Not, she says, that we can rely on industry to self-regulate. Which is why Buolamwini founded the Algorithmic Justice League, a collective to highlight coded discrimination. The superhero-style name is a classic touch of communications genius from a sharply-dressed woman who styles herself “the poet of code”, and is leveraging her rapidly-rising profile to make a political impact at Davos, the UN, and serving on the EU Global Tech panel.
I can’t believe what I’m seeing! While running a facial recognition pilot, one man (understandably imho) covered himself up. The police forced him to show his face (& then fined him for disorderly conduct). This is dangerous & terrifying. pic.twitter.com/QdG2VPGyfE— Jamie Bartlett (@JamieJBartlett) May 15, 2019
Exposure to politicians is not always heartening. “There’s such a lack of AI literacy that you can get into a situation where the people tasked with regulating the technology don’t really know how it works”. By contrast, Buolamwini, who was born in Canada to an artist and a professor of medicinal chemistry, then grew up in Ghana and Oxford, Mississippi, before winning a Rhodes scholarship to Oxford, England, and finally heading to MIT for her PhD, has a background that oozes authority.
Her main message, she insists, is against “technological determinism” – the idea that the march forwards is both inevitable and immutable.
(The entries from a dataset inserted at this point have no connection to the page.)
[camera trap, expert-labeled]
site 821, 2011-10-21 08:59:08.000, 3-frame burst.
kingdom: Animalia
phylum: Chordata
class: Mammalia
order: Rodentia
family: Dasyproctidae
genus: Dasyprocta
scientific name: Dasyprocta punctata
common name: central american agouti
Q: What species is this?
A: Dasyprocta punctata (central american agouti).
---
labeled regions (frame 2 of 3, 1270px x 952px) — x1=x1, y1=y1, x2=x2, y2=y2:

Look at IBM and Microsoft, she says, which changed their facial recognition software in response to her work; look at the UK, where this week, police use of facial recognition will be challenged in court for the first time; look at Amazon’s activist shareholders, who are voting on Wednesday on whether to ban the continued development of the company’s own facial recognition software.
“At the end of the day it is up to us to define what the future will look like. To have the political will. Ultimately, AI is not a tech issue. It is a people issue.” Is she an optimist? “The San Francisco decision has made me more optimistic than I’ve ever been,” she says, referring to last week’s vote in the city to ban use of facial recognition technology by police and government agencies altogether.
Yet the fact that the West Coast capital of Silicon Valley has taken such a step, she thinks, should give us all pause. “The city where the sausage is made does not want to eat the sausage,” she says, laughing again. “That tells you something.”